EAF transition drives net loss to $159.4 million

The shift to an EAF‑only production line was the primary catalyst for the widened loss, according to the company’s financial release. Direct tariff costs rose to $27.4 million,yet the overall revenue decline outweighed any savings from lower blast‑furnace operating costs.

Shipments plunge 52% to 223,681 tons

Algoma’s steel shipments fell to 223,681 tons in Q1 2026, compared with 469,731 tons in the same period last year, reflecting the reduced capacity of the new furnace setup. The CEO called the quarter a “turning point” after the blast furnace was shut down on January 18.

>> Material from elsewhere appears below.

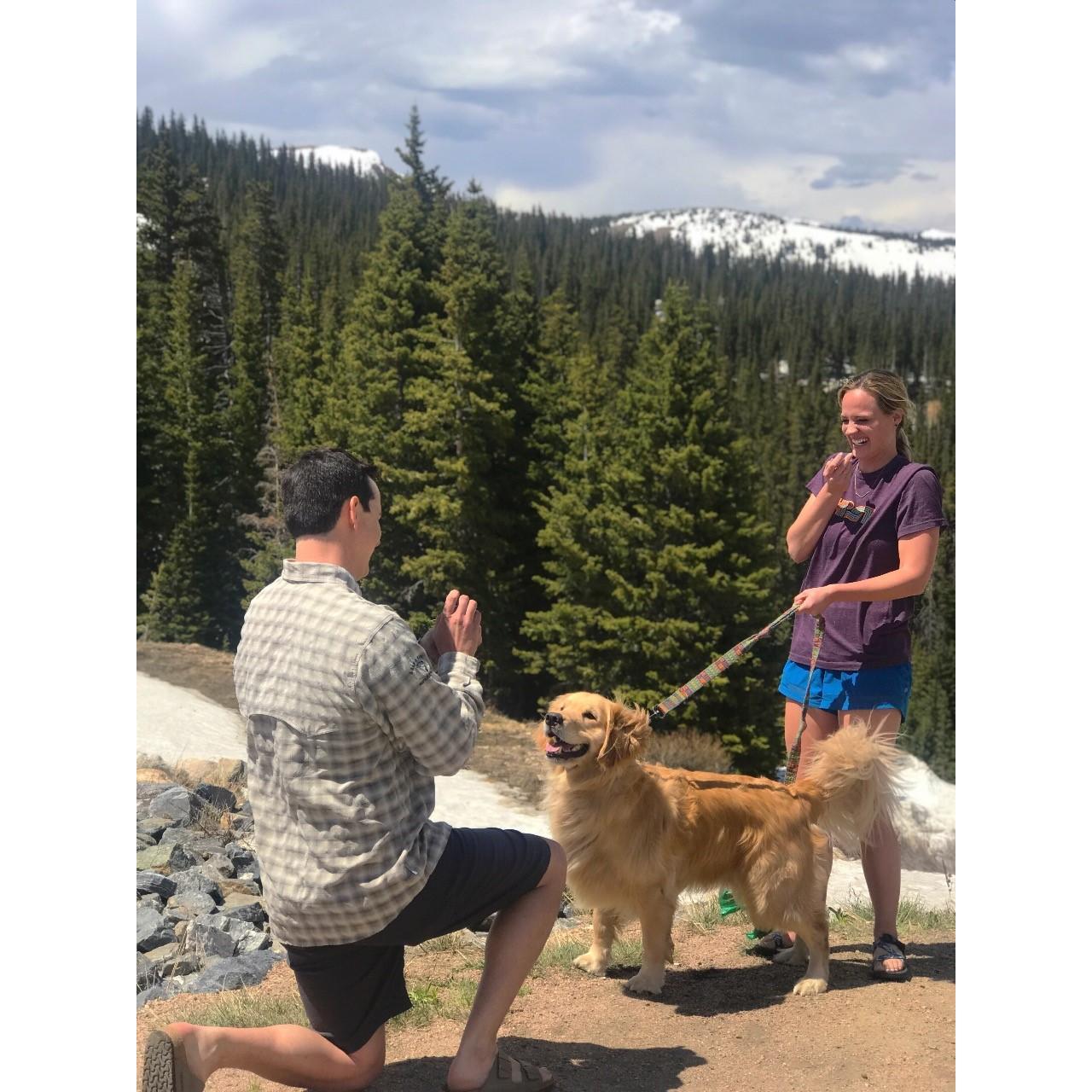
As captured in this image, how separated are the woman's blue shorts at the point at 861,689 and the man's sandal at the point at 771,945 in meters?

Tariff costs rise to $27.4 million amid export shift

Even as the firm trimmed its exposure to the U.S. market—export share dropped from over 50% to about 28%—direct tariff expenses more than doubled, climbing to $27.4 million from $10.5 million a year earlier. The company said it is now focusing on the Canadian plate market while limiting exports to mitigate the harsher tariff environment.

Strategic tie‑ups with Roshel and Hanwha Ocean

Algoma highlighted two new strategic relationships: a defence‑sector partnership with Canadian‑owned Roshel and a memorandum of understanding with South Korea’s Hanwha Ocean. Both deals are intended to diversify revenue streams as the steelmaker repositions itself after the EAF conversion, according to the press release.

Who will fund the 2026 expense reductions?

The CFO noted that transition‑related expenses are expected to fall later in 2026,but the source did not disclose the exact financing plan. Questions remain about whether capital expenditures, cash reserves, or external financing will cover the anticipated cost cuts.